Karakatsanis Nicola M, Hamey Joshua J, Wilkins Marc R
Systems Biology Initiative, School of Biotechnology and Biomolecular Sciences, UNSW, Sydney, Australia.
Systems Biology Initiative, School of Biotechnology and Biomolecular Sciences, UNSW, Sydney, Australia.
Trends Biochem Sci. 2024 Mar;49(3):257-276. doi: 10.1016/j.tibs.2023.12.004. Epub 2024 Jan 16.

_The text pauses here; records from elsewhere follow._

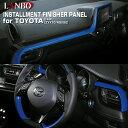 LANBO インストールメントフィニッシャーパネル トヨタ C-HR ZYX10/NGX50 インテリア ドレスアップ 簡単取付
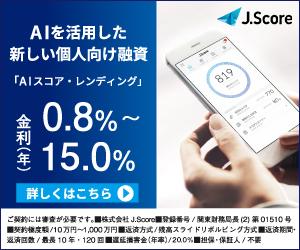 JScoreバナー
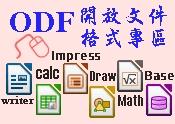 另開新視窗,[行政院電子文宣]推動ODF開放格式文件
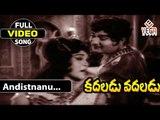 Kadaladu Vadaladu Telugu Movie Songs   Andistnanu   NTR   Jayalalitha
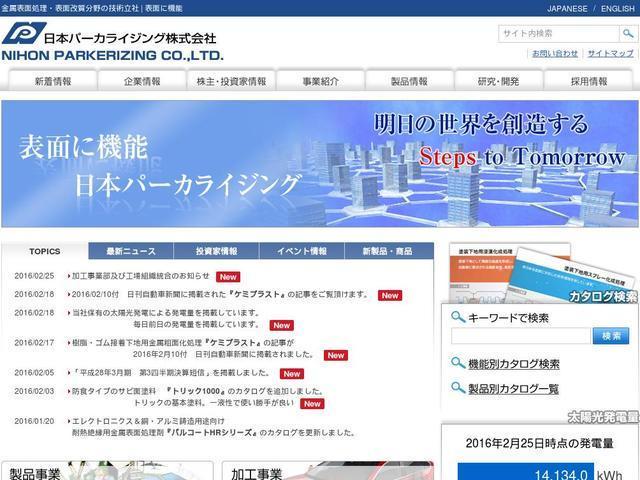 日本パーカライジング株式会社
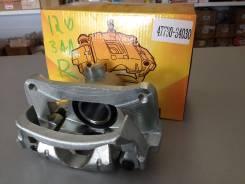 Суппорт тормозной. Toyota GX470, UZJ120 Toyota Land Cruiser Toyota Land Cruiser Prado, TRJ125, RZJ120, LJ125, KDJ125, GRJ120, KZJ120, GRJ151, KDJ121...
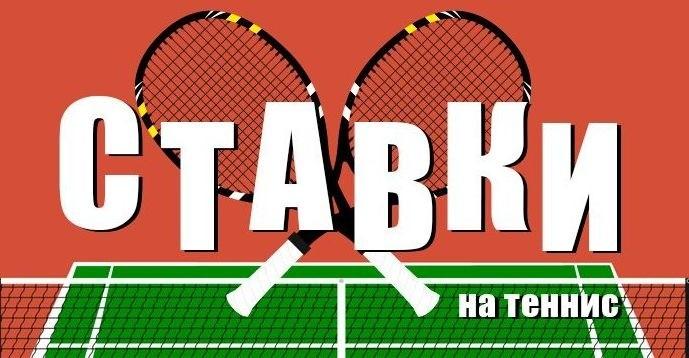 Как сделать ставку на тотал в теннисе?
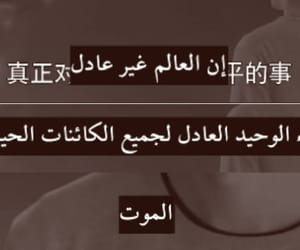 quotes, arabic quotes, and الموت image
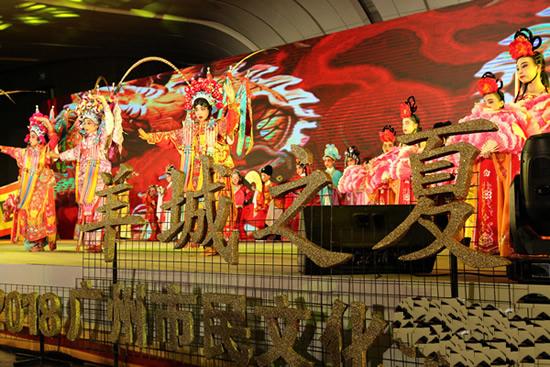 2018年广州市民文化节开幕 致力于提升广大市民的文化素养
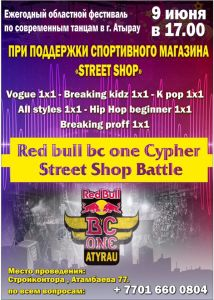 RED BULL BC ONE CYPHER and STREET SHOP BATTLE 2019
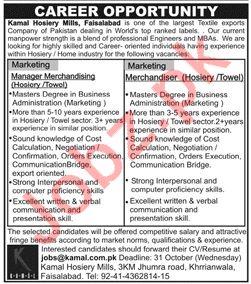 Kamal Hosiery Mills Manager Merchandising Hosiery Jobs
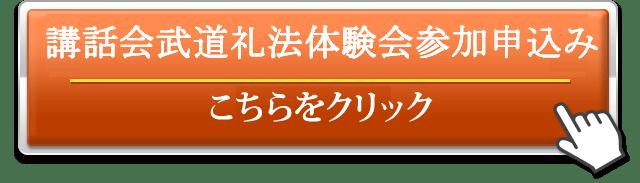 kouwakai123 - 釈正輪老師講話会、7月10日開催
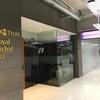4日目:タイ国際航空 TG682 バンコク〜羽田 ビジネス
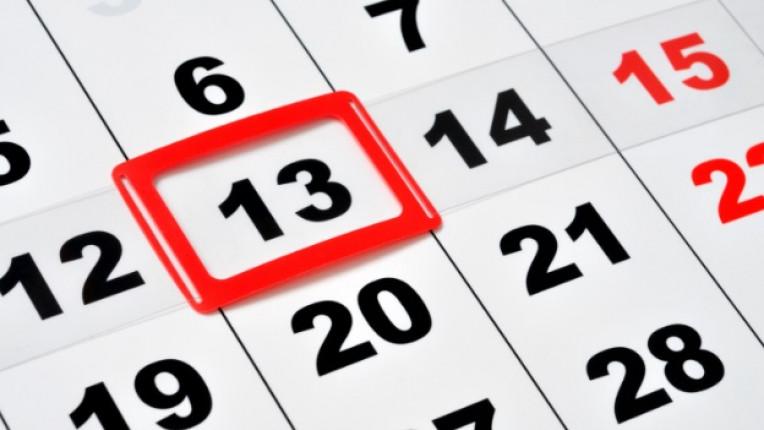 петък 13 суеверие страх късмет митове паника поверие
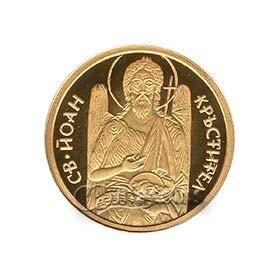 Златна монета Свети Йоан Кръстител 2006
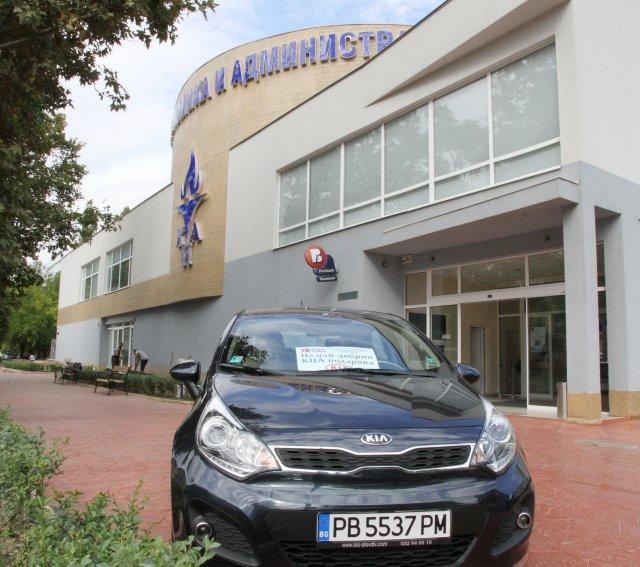 КИА подарява чисто нов автомобил на отличник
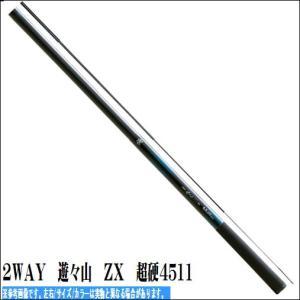 (宇崎日新 )2WAY 遊々山 ZX 超硬 4511|toukaiturigu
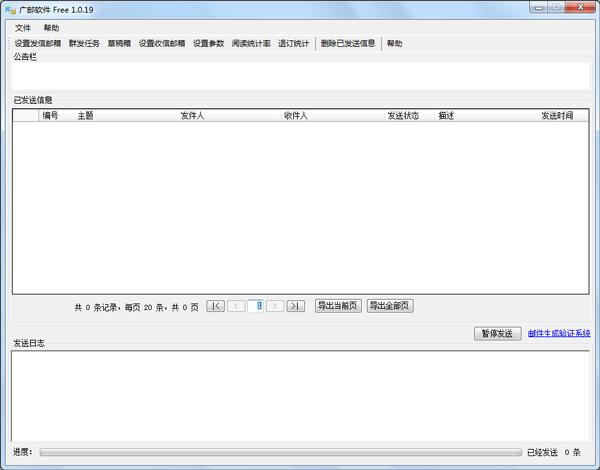 广邮软件群发系统 V1.0.19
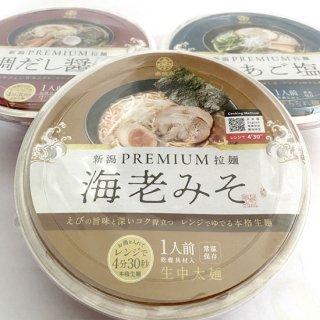 新潟プレミアム拉麺 海老みそラーメン(めん110g)一人前 生中太麺 常温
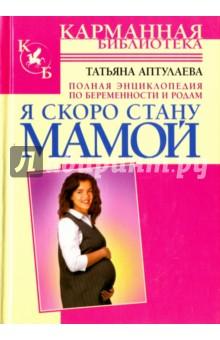 Я скоро стану мамой. Полная энциклопедия по беременности и родам лубнин д м добрая книга для будущей мамы позитивное руководство для тех кто хочет ребенка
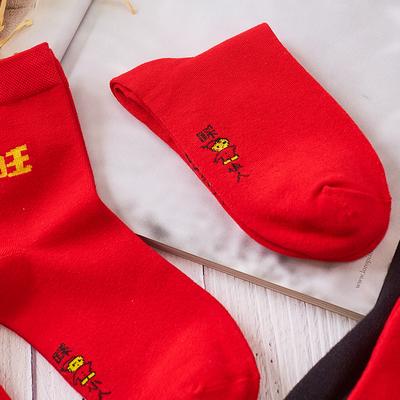 四双装仅24.9红袜子全棉男女本命年结婚福字踩小人吸汗防臭中筒袜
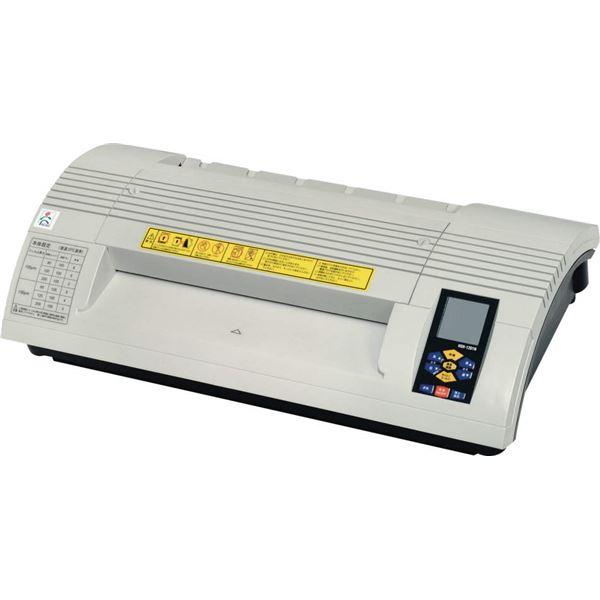 ラミネーター 本体MSパウチ ビジネスモデル THS330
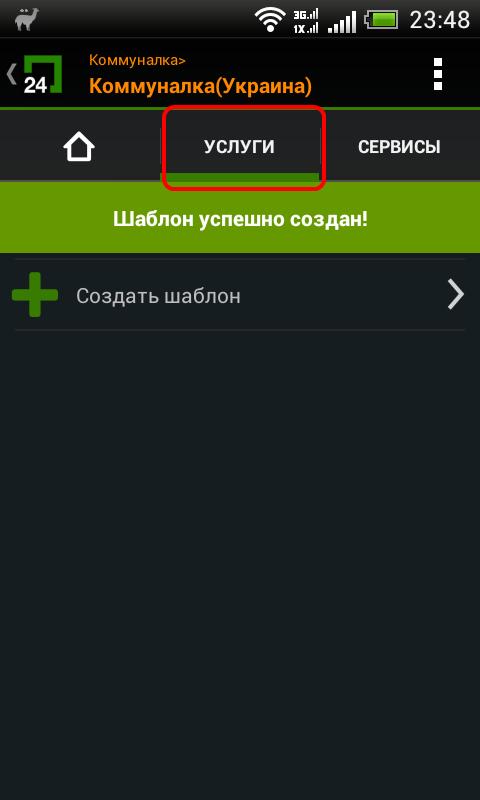 ПРИВАТ24 ДЛЯ АНДРОИД 2.0 СКАЧАТЬ БЕСПЛАТНО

Histone lysine demethylases (KDMs) regulate eukaryotic gene transcription by catalysing the removal of methyl groups from histone proteins. These enzymes are intricately regulated by the kinase signalling system in response to internal and external stimuli. Here, we review the mechanisms by which kinase-mediated phosphorylation influence human histone KDM function. These include the changing of histone KDM subcellular localisation or chromatin binding, the altering of protein half-life, changes to histone KDM complex formation that result in histone demethylation, non-histone demethylation or demethylase-independent effects, and effects on histone KDM complex dissociation. We also explore the structural context of phospho-sites on histone KDMs and evaluate how this relates to function.
组蛋白赖氨酸去甲基化酶(KDMs)通过催化从组蛋白中去除甲基基团来调节真核基因转录。这些酶受到激酶信号系统的复杂调控,以响应内部和外部刺激。在这里,我们综述激酶介导的磷酸化影响人类组蛋白KDM功能的机制。这些机制包括改变组蛋白KDM的亚细胞定位或与染色质的结合、改变蛋白质半衰期、导致组蛋白去甲基化、非组蛋白去甲基化或去甲基酶非依赖性效应的组蛋白KDM复合物形成的变化,以及对组蛋白KDM复合物解离的影响。我们还探讨了组蛋白KDM上磷酸化位点的结构背景,并评估其与功能的关系。